Note that StreamingParaView creates all filters with their display turned off by default. Thus, you must use the eye icon in the pipeline browser, or the enable state on the display tab of the object inspector, to see any results. This behavior is intentional. All pipelines start with the reader, which has no criteria for culling pieces, so interactivity is limited when the reader's has to be fully displayed initially.
To inspect what StreamingParaView is doing, you can turn on a piece bounds display mode on any filter's display tab. This draws a wire frame bounding box around each non rejected piece as it is drawn. With this view you can easily see what parts of the data are being skipped. You also have an option to enable console logging messages on the preferences page. This produces detailed progress messages that are useful to developers debugging StreamingParaView.

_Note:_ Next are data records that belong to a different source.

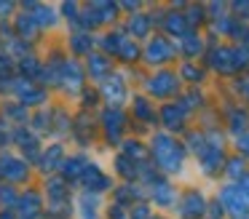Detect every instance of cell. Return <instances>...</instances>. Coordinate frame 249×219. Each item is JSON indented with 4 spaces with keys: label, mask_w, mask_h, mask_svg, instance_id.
<instances>
[{
    "label": "cell",
    "mask_w": 249,
    "mask_h": 219,
    "mask_svg": "<svg viewBox=\"0 0 249 219\" xmlns=\"http://www.w3.org/2000/svg\"><path fill=\"white\" fill-rule=\"evenodd\" d=\"M225 201H228V206H231V208H236V214H241L244 208H247V198H244L238 190H228L225 192Z\"/></svg>",
    "instance_id": "1"
}]
</instances>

Filters which require parallel communication may cause deadlock when each node rearranges and skips pieces arbitrarily. Streaming likewise is incompatible with certain view types. Because of this, StreamingParaView exposes only a subset of the view types, readers, sources, filters and writers in normal paraview.
There is an unresolved problem regarding global information. It is in general impossible to determine global meta-information such as scalar ranges and geometric bounds, without touching all pieces. Doing so would make the application prohibitively slow. We therefore make the compromise of updating a single piece, and using that piece's meta-information as a proxy for the entire dataset's meta-information. Because of this, the information on the Information tab of the Object Inspector is always suspect. For the same reason initial settings for filters (ie default contour values, clip plane placement, camera bounds and center of rotation) are based on guesses and these guesses need to be manually corrected more often than for standard ParaView.
Finally, because of the way prioritization is implemented, the client does not yet effectively cache the server's visualization pipeline results. As such, every camera manipulation causes message traffic between the client and the server nodes, which slows the application down appreciably in parallel configurations.